Although Amoco Gas was better known of Amoco’s 2 gasoline grades, Hill informed the listeners that Orange American Gas was also a quality gasoline to use.  For those people who preferred regular gasoline, Hill assured them that Orange American Gas was a “pure, sweet product” that was 100% petroleum--- and 0% impurities and gunk that could hamper an engine’s performance.  At the end of the commercial, Hill asked the listeners to stop at the Orange American Pump and give Orange American Gasoline a tryout.  It may the first of many visits to the listeners’ Amoco stations.

Presenting commercials on the air wasn’t reserved for famous journalists, announcers, and sportscasters--- or even men for that matter!  In addition to the various character roles she played in the 1930’s, actress Bess Johnson was also one of the few female announcers of network radio.  On the WAYNE KING’S ORCHESTRA program, Ms. Johnson presented the commercials for the program’s sponsor, Lady Esther Cosmetics in the role of Lady Esther.  According to an article in the May 28,1938 issue of Radio Guide magazine, Ms. Johnson’s portrayal of Lady Esther stirred up some controversy, because some people believed that all radio commercials should be done by men.  To focus into this controversy, Radio Guide featured the article, “Should Radio Use Women Announcers?”  To answer the question the best way as possible, the article took an equal view of both sides with 12 people (6 from each side) who either worked on radio or were radio listeners.  In an interesting turn of events, of the 6 people who favored female announcers, 4 were men--- and of the 6 who didn’t favor them, 3 were women.  From a personal viewpoint, Ms. Johnson had an outstanding speaking voice, and she could present radio commercials as good as any announcer, male or female.  Besides, can you picture Lady Esther on the air with a man’s voice??!!    

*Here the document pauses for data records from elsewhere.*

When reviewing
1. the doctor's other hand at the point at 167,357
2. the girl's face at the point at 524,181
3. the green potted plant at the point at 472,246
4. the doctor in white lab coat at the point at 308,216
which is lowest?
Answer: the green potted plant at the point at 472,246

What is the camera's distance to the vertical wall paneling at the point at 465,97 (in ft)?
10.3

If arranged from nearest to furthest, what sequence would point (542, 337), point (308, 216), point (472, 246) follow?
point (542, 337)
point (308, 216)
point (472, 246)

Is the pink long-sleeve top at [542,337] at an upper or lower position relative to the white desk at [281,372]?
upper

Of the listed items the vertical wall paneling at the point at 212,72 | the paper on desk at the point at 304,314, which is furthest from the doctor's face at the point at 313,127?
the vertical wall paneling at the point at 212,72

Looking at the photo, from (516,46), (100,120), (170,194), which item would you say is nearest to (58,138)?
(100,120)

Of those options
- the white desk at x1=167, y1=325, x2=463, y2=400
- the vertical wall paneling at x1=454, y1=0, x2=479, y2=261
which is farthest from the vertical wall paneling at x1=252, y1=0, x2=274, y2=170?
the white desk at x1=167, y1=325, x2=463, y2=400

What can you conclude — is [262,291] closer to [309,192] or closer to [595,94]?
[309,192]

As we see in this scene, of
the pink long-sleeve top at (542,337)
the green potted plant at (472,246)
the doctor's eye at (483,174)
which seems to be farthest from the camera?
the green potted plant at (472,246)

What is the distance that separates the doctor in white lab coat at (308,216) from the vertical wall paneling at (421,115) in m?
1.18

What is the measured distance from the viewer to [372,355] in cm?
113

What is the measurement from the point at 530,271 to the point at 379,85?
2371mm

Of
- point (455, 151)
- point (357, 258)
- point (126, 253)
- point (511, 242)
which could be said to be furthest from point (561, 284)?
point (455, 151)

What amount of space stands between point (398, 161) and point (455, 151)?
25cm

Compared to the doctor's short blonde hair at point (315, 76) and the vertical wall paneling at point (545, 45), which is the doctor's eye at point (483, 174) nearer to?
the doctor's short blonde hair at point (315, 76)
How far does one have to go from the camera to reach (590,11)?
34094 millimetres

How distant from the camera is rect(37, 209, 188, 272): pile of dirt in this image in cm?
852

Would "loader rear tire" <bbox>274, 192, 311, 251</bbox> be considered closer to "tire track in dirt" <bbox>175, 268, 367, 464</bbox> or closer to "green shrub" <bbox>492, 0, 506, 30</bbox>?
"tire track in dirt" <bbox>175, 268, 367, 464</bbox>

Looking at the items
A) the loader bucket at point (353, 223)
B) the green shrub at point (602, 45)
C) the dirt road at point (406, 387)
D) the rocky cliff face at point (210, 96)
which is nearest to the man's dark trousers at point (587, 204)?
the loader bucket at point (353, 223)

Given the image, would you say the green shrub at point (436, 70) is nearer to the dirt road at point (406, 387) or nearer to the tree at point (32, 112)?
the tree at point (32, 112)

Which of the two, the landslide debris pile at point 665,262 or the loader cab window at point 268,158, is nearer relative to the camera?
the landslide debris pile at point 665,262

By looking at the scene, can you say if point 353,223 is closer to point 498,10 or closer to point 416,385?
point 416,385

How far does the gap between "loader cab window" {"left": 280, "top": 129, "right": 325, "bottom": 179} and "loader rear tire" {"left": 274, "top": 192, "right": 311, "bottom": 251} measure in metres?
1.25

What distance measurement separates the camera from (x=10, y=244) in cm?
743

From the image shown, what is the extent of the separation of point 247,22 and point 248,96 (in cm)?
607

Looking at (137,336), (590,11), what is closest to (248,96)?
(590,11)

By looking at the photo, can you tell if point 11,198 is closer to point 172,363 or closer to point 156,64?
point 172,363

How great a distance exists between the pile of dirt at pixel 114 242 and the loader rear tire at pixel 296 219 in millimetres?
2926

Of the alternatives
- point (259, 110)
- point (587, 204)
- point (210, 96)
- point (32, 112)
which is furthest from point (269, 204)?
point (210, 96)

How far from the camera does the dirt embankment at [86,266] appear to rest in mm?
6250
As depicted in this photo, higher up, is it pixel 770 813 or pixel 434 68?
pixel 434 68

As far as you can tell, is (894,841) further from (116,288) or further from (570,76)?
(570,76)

Bess JohnsonRegardless what the people thought of her as Lady Esther, it didn’t discourage Ms. Johnson from presenting radio commercials.  When the Columbia serial PALMOLIVE’S HILLTOP HOUSE made its debut, Ms. Johnson played the lead role (who happened to be named Bess Johnson), the manager of the Hilltop House Orphanage.  Frank Gallop was the program’s announcer, but it was Ms. Johnson who presented the commercials for the sponsor, Palmolive Soap.  Ms. Johnson’s announcing duties didn’t hamper the popularity of PALMOLIVE’S HILLTOP HOUSE, as it was among the most popular daytime serials of the late 1930’s

This is only a short list of some big names in radio doing their part in selling the product to the radio listeners.  It also demonstrated the “team effort” of the people to make network radio successful--- and considering the golden age lasted as long as it did, they succeeded.